The biggest benefit to getters is just simplicity and to builders is customizability and parallelism. Each instance of a primitive has a separate logical thread pool and orders requests/responses/events independently of other primitives.

The best way to start is probably to use getters to get/create a primitive.

You most certainly should try to hold on to a reference to the primitive regardless. There’s a cost to calling getters repeatedly, and a major cost to calling builders. So just choose either method and assign it to a field
AtomicMap<String, String> map = atomix.<String, String>atomicMapBuilder(“foo”)

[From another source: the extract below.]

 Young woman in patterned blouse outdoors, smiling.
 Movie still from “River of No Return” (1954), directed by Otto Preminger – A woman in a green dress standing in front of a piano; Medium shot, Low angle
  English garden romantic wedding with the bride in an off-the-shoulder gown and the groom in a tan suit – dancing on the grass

  .withProtocol(MultiRaftPotocol.builder()
    ...
    .build())
  .build();
Jordan Halterman
@kuujo
Jul 25 2018 09:50
In ONOS we almost always use builders and assign them to a field at startup and hold on to those references for the lifetime of the process. Different components may reference the same named primitive, in which case using builders gives us parallelism across services. And each service can configure its instance how it likes.

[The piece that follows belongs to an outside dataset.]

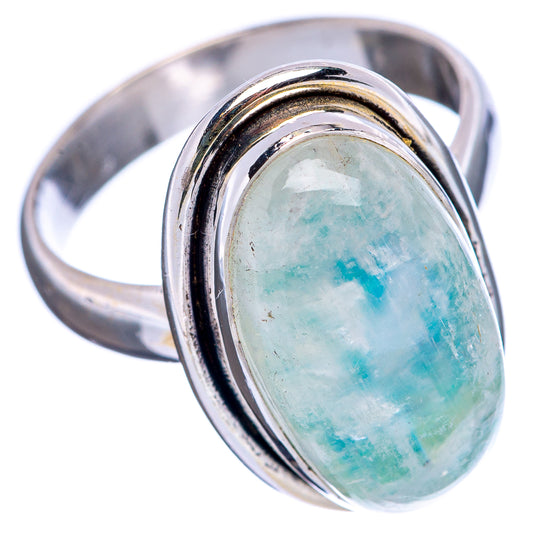 Sterling silver moonstone ring with oval green-blue iridescent cabochon, angled view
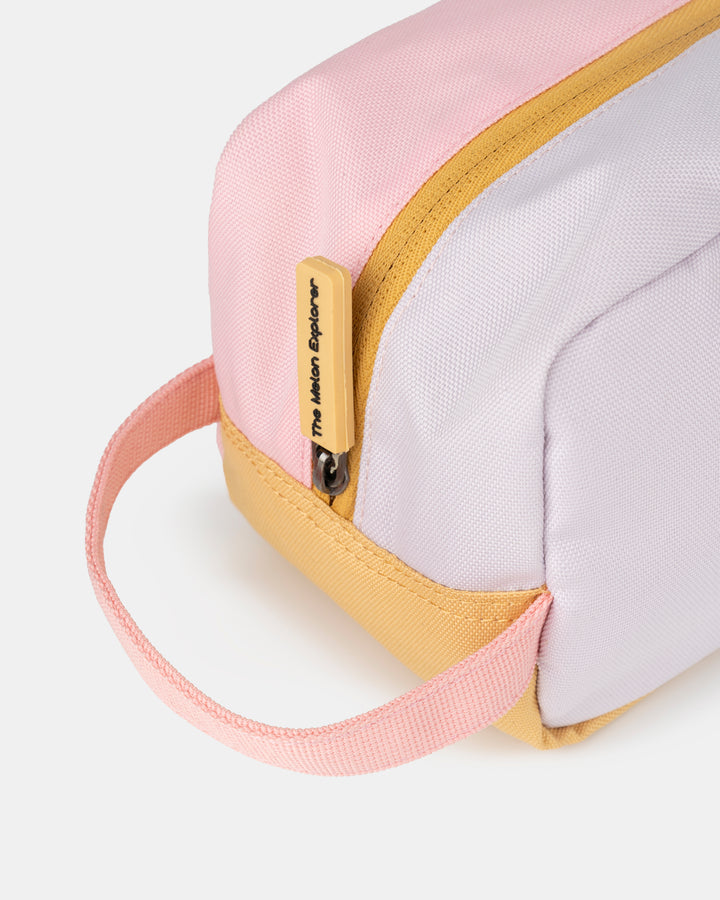 Detail of handle sustainable recycled polyester toiletry bag in pink purple and orange for daily use from the collection MAJU – The Melon Explorer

Where sharing a primitive across code that’s otherwise encapsulated becomes useful is with e.g. caching. Creating multiple instances of a cached primitive will create multiple caches, but if the getter is used instead in that case then multiple services will share the cache.

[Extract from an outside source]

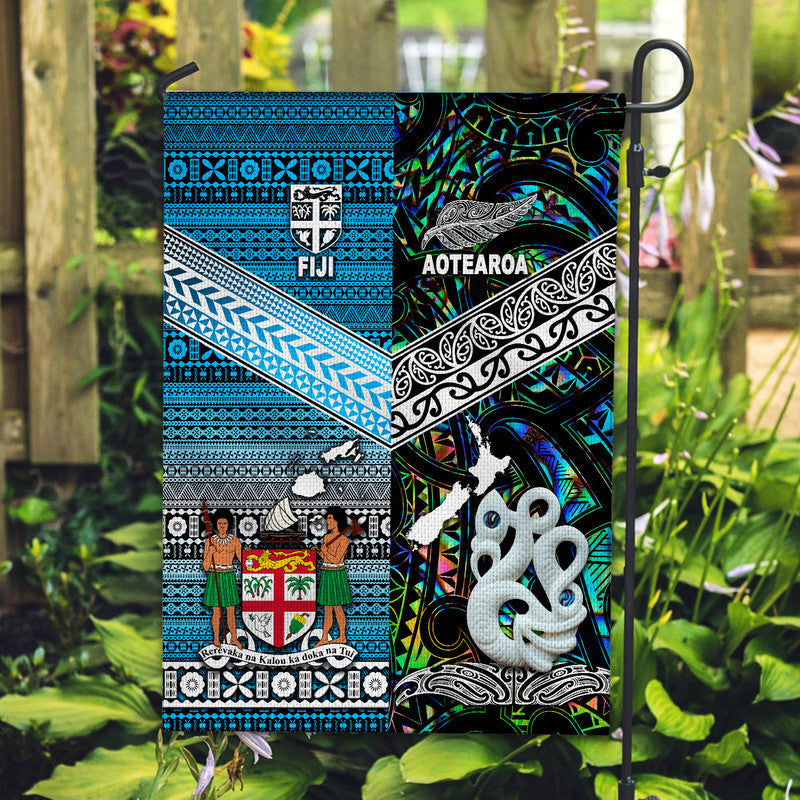 new-zealand-and-fiji-flag-together-paua-shell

So, there are many trade offs with respect to how partitions are configured and how primitives are configured and constructed. Atomix allows vey fine grained control over how memory and threads are used, but that creates challenges in the API.
That’s why it’s best to start to just either get or build a single reference to a primitive and use it.
toni
@digevil
Jul 25 2018 12:34
@kuujo thank you so much
last question, now i have a 3 node cluster, with 3 partition raft partition group, i build a atomic map and a atomic lock and a atomic document tree one after another, all looks good, then i tried to operate the 3 primitives one by one, and the map and lock works, but the tree doesn't work, and i got exception like this:
20:32:31.276 [raft-server-raft-partition-1-state] WARN i.a.protocols.raft.roles.LeaderRole - RaftServer{raft-partition-1}{role=LEADER} - An unexpected error occurred: {}
io.atomix.primitive.PrimitiveException$ServiceException: null
at io.atomix.primitive.service.impl.DefaultServiceExecutor.apply(DefaultServiceExecutor.java:185) ~[atomix-primitive-3.0.0-rc3.jar:na]
at io.atomix.primitive.service.AbstractPrimitiveService.apply(AbstractPrimitiveService.java:112) ~[atomix-primitive-3.0.0-rc3.jar:na]
at io.atomix.protocols.raft.service.RaftServiceContext.applyCommand(RaftServiceContext.java:492) ~[atomix-raft-3.0.0-rc3.jar:na]
at io.atomix.protocols.raft.service.RaftServiceContext.executeCommand(RaftServiceContext.java:464) ~[atomix-raft-3.0.0-rc3.jar:na]
at io.atomix.protocols.raft.impl.RaftServiceManager.applyCommand(RaftServiceManager.java:756) ~[atomix-raft-3.0.0-rc3.jar:na]
at io.atomix.protocols.raft.impl.RaftServiceManager.lambda$apply$12(RaftServiceManager.java:400) ~[atomix-raft-3.0.0-rc3.jar:na]
at java.util.concurrent.Executors$RunnableAdapter.call(Executors.java:511) ~[na:1.8.0_131]
at java.util.concurrent.FutureTask.run(FutureTask.java:266) ~[na:1.8.0_131]
at java.util.concurrent.ScheduledThreadPoolExecutor$ScheduledFutureTask.access$201(ScheduledThreadPoolExecutor.java:180) ~[na:1.8.0_131]
at java.util.concurrent.ScheduledThreadPoolExecutor$ScheduledFutureTask.run(ScheduledThreadPoolExecutor.java:293) ~[na:1.8.0_131]
at java.util.concurrent.ThreadPoolExecutor.runWorker(ThreadPoolExecutor.java:1142) ~[na:1.8.0_131]
at java.util.concurrent.ThreadPoolExecutor$Worker.run(ThreadPoolExecutor.java:617) ~[na:1.8.0_131]
at java.lang.Thread.run(Thread.java:748) ~[na:1.8.0_131]
Johno Crawford
@johnou
Jul 25 2018 13:47
@digevil did you try with rc5?
Jordan Halterman
@kuujo
Jul 25 2018 17:34
@digevil code? Which DocumentTree operation failed? This is a warning in a Raft state machine logging an exception, but it should have been propagated back to the client and caused an exception there. There are no known bugs in any of the primitives in rc3 or later. Wondering if there’s an AtomicDocumentTree method that’s not tested.

Sometimes state machines may also throw exceptions that are handled by the client. What matters is what the client sees.

This should be reproducible with the code that caused it.